The Loom.The old bedtime stories her grandmother used to tell—the weave that bound the world together. But those were just tales for children… weren't they?

Yet here she was, shivering in the dark, watching the sky collapse into nothing.

A whisper brushed her ears. Not in words, but in meaning.Chosen.

Talia froze.

She wanted to scream, but her voice refused to come. Because deep down, in the marrow of her bones, she knew this night was only the beginning.

And whatever the Loom wanted from her—she wasn't ready.

The next morning, sunlight spilled through the shutters as if nothing had happened.

Talia rubbed her eyes, blinking blearily at the familiar warmth. Birds were chirping. Children's laughter echoed from the village square. The sky above was clear, dotted with a few lazy clouds.

Did I… imagine it?

Her mother's voice cut through her thoughts. "Talia! Up already? Good. Fetch water before the market bell rings."

"Yes, Mother," Talia replied automatically, tying her hair back as she grabbed the clay jug. Her legs still felt weak, as if the memory of that suffocating silence hadn't let her go.

She stepped outside, greeted by the dusty road, the smell of baking bread from the communal oven, and the cheerful bustle of neighbors preparing for market day. Everything looked… normal. Too normal.

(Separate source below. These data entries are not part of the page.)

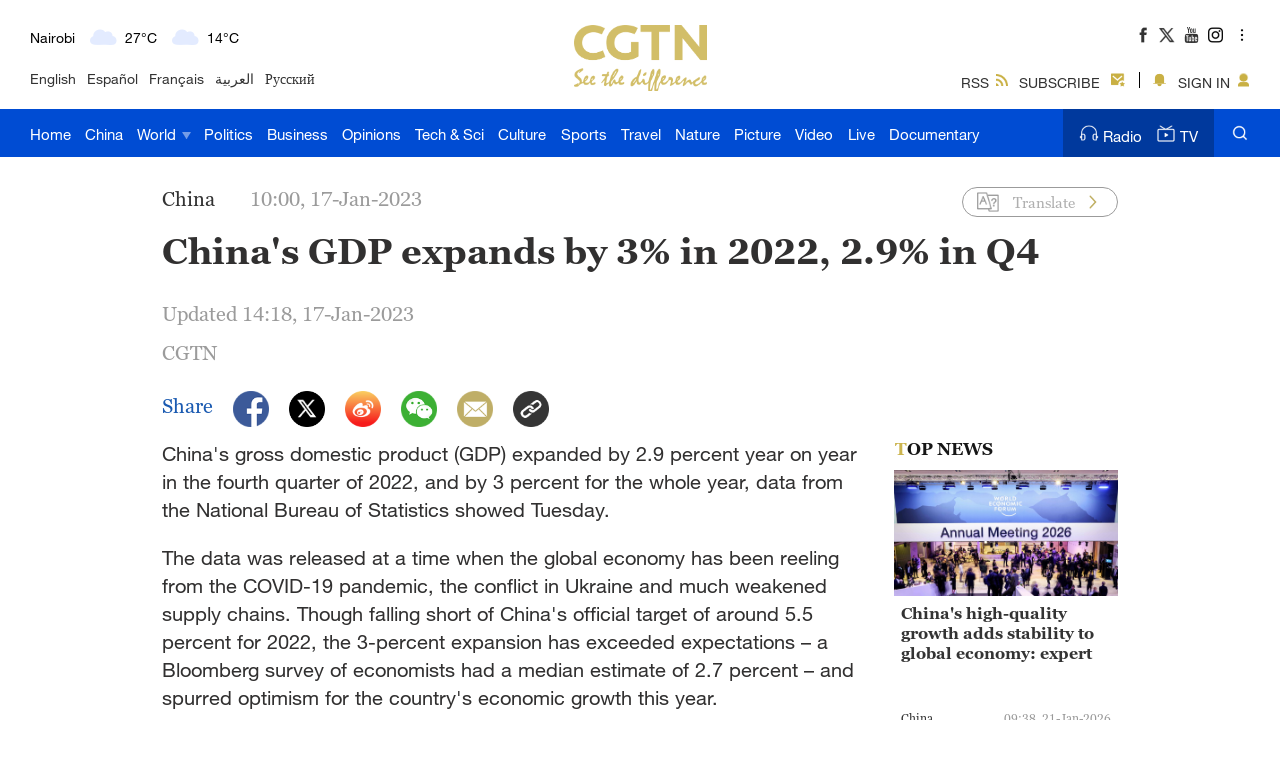

--- FILE ---
content_type: application/javascript;charset=utf-8
request_url: https://webapi.amap.com/count?type=f&k=aaaf80ea451cc7b8d233f305ca23368b&u=https%253A%252F%252Fnews.cgtn.com%252Fnews%252F2023-01-17%252FChina-s-GDP-expands-2-9-pct-in-Q4-1gF085srKFi%252Findex.html&m=0&pf=mac&methods=ev,a&methodsParams=&options=&optionsValue=&cbk=jsonp_601989_&csid=9DF9D630-44A0-498A-B3F9-B8BD5F2F9689
body_size: 43
content:


jsonp_601989_&&jsonp_601989_({});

No one else seemed disturbed. No one mentioned the starless sky.

Talia swallowed hard. So I was the only one who saw it…

At the well, she filled the jug, watching the ripples blur her reflection. That was when it happened.

Snap.

Her head jerked up.

The treeline at the edge of the village shivered. Birds burst out, wings flapping in panicked cries. Shadows stretched unnaturally between the trunks, twisting, writhing, as if something was crawling free from the dark.

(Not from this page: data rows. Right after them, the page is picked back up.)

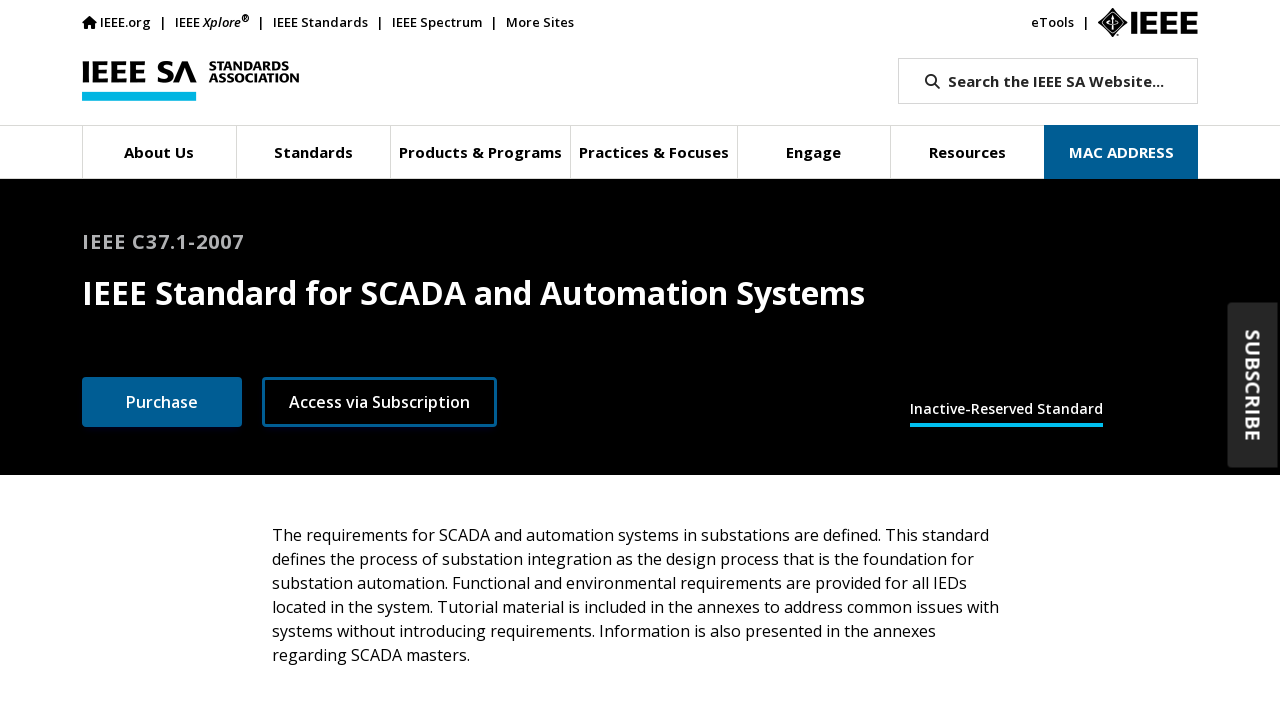

--- FILE ---
content_type: text/css
request_url: https://standards.ieee.org/wp-content/themes/ieee-sa-theme/ieee-sa/cloudsearch/css/ieee-cloudsearch.css?time=20240517&ver=6.8.3
body_size: 235
content:
/*body.page-template-template-cloudsearch #page-title .row {
    max-height: fit-content;
}

body.page-template-template-cloudsearch .results-found {
    font-weight: bold;
    margin: 0 0 1em 0;
}

body.page-template-template-cloudsearch .showing {
    font-style: italic;
}

body.page-template-template-cloudsearch .filter {
    margin: 0 0 2em 0;
}*/

/*.pagination {
    margin: 1em 0;
}

.pagination .page-numbers {
    padding: 0.25em 0.75em;

    background: #ffffff;
    margin: 0 0.4em 0 0;
    border-radius: 3px;
    border: 0.5px solid #8899a6;
    transition:none;
}

.pagination .page-numbers.current,
.pagination .page-numbers:hover  {
    background: #8899a6;
    border: 0.5px solid #8899a6;
    color: #ffffff;

}

.pagination a.page-numbers {
    text-decoration: none;
    color: #000;
}

#cloudsearch-results .hit {
    margin: 0 0 2em 0;
}

#cloudsearch-results .title {
    font-weight: bold;
}

#cloudsearch-results .title a {
    text-decoration: none;
}*/

/*.cloudsearch-filters .filter .title:hover {
    cursor: pointer;
}

.cloudsearch-filters .filter .title {
    background: #00b5e2;
    color: #ffffff;
    padding: 1em;
}

.cloudsearch-filters .filter .title .fas {
    float: right;
}*/

/*.cloudsearch-filters ul.search-sub-filter {
    list-style-type: none;
    padding: 0;
}
.cloudsearch-filters ul.search-sub-filter li {
   padding: 0.5em 0.75em;
}
.cloudsearch-filters ul.search-sub-filter li.active {
    background: #8899a6;
    color: #ffffff;
}

.cloudsearch-filters ul.search-sub-filter a {
    text-decoration: none;
}

.cloudsearch-filters ul.search-sub-filter a:hover li {
    color: #ffffff;
    background: #8899a6;
}

.cloudsearch-filters ul.search-sub-filter a li.active {
    color: #ffffff;
    text-decoration: none;
}

.cloudsearch-filters ul.search-sub-filter i.fa-square {
    display: inline-block;
    margin-right: 1em;
}*/

/*#cloudsearch-form {
    margin: 2em 0;
    clear: both;
}

#cloudsearch-form #q {
    width: 95%;
    padding: 0.25em
}

#cloudsearch-form .glass {
   display: inline-block;
}

#cloudsearch-form .glass:hover {
    cursor: pointer;
}

.cloudsearch-header .showing-results {
    margin: 1em 0;
    display: none;
}

.cloudsearch-header .showing-results .highlight {
    font-weight: bold;
}*/

.cloudsearch-header .narrow {
    margin: 0;
}

--- FILE ---
content_type: text/css
request_url: https://tags.srv.stackadapt.com/sa.css
body_size: -11
content:
:root {
    --sa-uid: '0-9887cc27-13b8-5916-7001-5522fdcf1aea';
}

--- FILE ---
content_type: application/javascript
request_url: https://standards.ieee.org/wp-content/themes/ieee-sa-theme/ieee-sa/recent-standards/recent-standards.js?time=20250319&ver=6.8.3
body_size: 487
content:
jQuery(document).ready(function ($) {

    // no recent standards? return
    if (!$('.recent-standards-content').length) return;

    console.log('ieee recent standards');

   /* $('body').on('click','a.amendment-switch', function (e) {
        e.preventDefault();
        var standard_id = $(this).data('standard-id');
        console.log(standard_id);
        $('.amendments[data-standard-id="' + standard_id + '"]').slideToggle(100);
        $('.amendment-switch[data-standard-id="' + standard_id + '"]').toggleClass('open');
    });*/

    // on load
    do_recent_standards_content();

    function do_recent_standards_content() {

        $('.recent-standards-content').each(function (i, recent_standards) {
            var recent_standards_id = $(recent_standards).data('recent-standards-id');
            var rows = $(recent_standards).data('rows');
            var heading = $(recent_standards).data('heading');
            var date_rage = $(recent_standards).data('date-range');
            var max_columns = $(recent_standards).data('max-columns');

            var window_width = $(window).width();

            console.log('recent standards content');
            $('.recent-standards-content[data-recent-standards-id="' + recent_standards_id + '"]').html('<p class="loading">Loading...</p>');

            $.ajax({
                type: "post",
                dataType: "json",
                url: ieee_ajax_object.ajax_url,
                data: {
                    action: "ieee_recent_standards_content",
                    rows: rows,
                    heading: heading,
                    date_range : date_rage,
                    recent_standards_id: recent_standards_id,
                    max_columns: max_columns,
                    window_width: window_width
                },
                success: function (data) {
                    //console.log(data);
                    if (data != undefined && data.status == 'ok') {
                        $('.recent-standards-content[data-recent-standards-id="' + recent_standards_id + '"]').html(data.html);
                        $('.carousel').carousel();
                    } else {
                        $('.recent-standards-content[data-recent-standards-id="' + recent_standards_id + '"]').html('<p class="error">Error fetching recent Standards</p>');
                    }
                }
            });
        });
    }

    function debouncer(func, timeout) {
        var timeoutID, timeout = timeout || 200;
        return function () {
            var scope = this, args = arguments;
            clearTimeout(timeoutID);
            timeoutID = setTimeout(function () {
                func.apply(scope, Array.prototype.slice.call(args));
            }, timeout);
        }
    }

    /*$(window).resize(debouncer(function (e) {
        do_recent_standards_content();
    }));*/


});

--- FILE ---
content_type: application/javascript
request_url: https://standards.ieee.org/wp-content/themes/ieee-sa-theme/ieee-sa/js/marketo.js?ver=6.8.3
body_size: -163
content:
// load marketo scripts
jQuery.ajax({
    url: '//munchkin.marketo.net/munchkin.js',
    dataType: 'script',
    cache: true,
    success: function () {
        Munchkin.init('211-FYL-955');
    }
});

Her skin prickled. Every instinct screamed at her to run.

But her legs wouldn't move. She could only watch as a shape emerged from the forest.

Not a wolf. Not a deer.Something else.

It looked wrong, as if its body was stitched from smoke and bone, its form constantly shifting, unraveling at the edges. Its eyes—if they were eyes—were pits of silence.

The jug slipped from her hands and shattered against the stones.

The creature's head snapped toward her.

And the world around her went quiet again.